Ad Familiares 9.11
Ad Familiares 9.11
Headnote
Cicero to P. Cornelius Dolabella, written at Atticus’s Ficuleanum estate a little after the twelfth day before the kalends of May — Perseus: in Attici Ficuleano paulo post xii K. Mai. a.~709 (45), that is, shortly after 20 April 45 BC. Tullia had died in mid-February. Dolabella, though he and Tullia had divorced, had written Cicero a letter of condolence; this short note is Cicero’s reply. Dolabella was abroad on campaign with Caesar; Cicero was passing his bereavement between his own and Atticus’s country houses, working on the Consolatio for himself and beginning the Academica.
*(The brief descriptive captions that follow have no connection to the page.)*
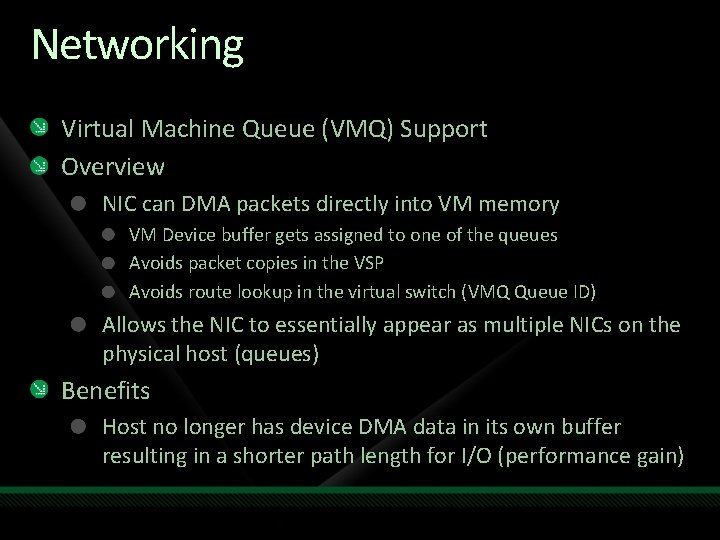 Networking Virtual Machine Queue (VMQ) Support Overview NIC can DMA packets directly into VM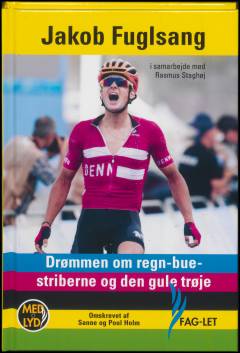 Drømmen om regnbuestriberne og den gule trøje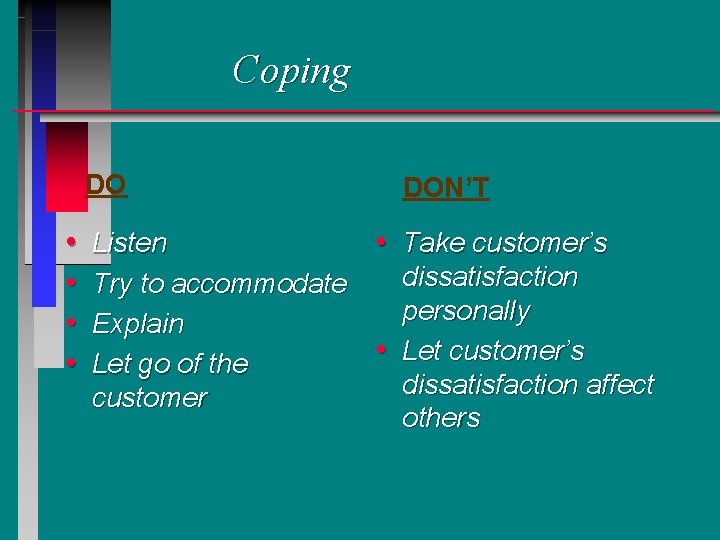 Coping DO • • DON’T Listen • Take customer’s dissatisfaction Try to accommodate personally Coping DO • • DON’T Listen • Take customer’s dissatisfaction Try to accommodate personally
The letter is two short paragraphs, both bent around the same thought: gratitude to Dolabella for loving him visibly, and a frank statement that Cicero is not himself. The opening sentence is a load-bearing hyperbole — vel meo ipsius interitu mallem litteras meas desiderares, “I should rather you had missed letters from me by reason of my own death than by this calamity” — and the disavowal in the middle of section~1 is the philosophical pivot: he has not forgotten hominem me esse, that he is a man, and he does not think he must succumb to fortune; but the old cheerfulness is gone. Proelia te mea causa sustinere at the head of section~2 evidently refers to disputes in which Dolabella has defended Cicero’s name in Cicero’s absence — Cicero asks not to be vindicated so much as to be loved. The brevity is signalled at the close: he is not yet satis confirmatus ad scribendum, not yet steady enough for writing.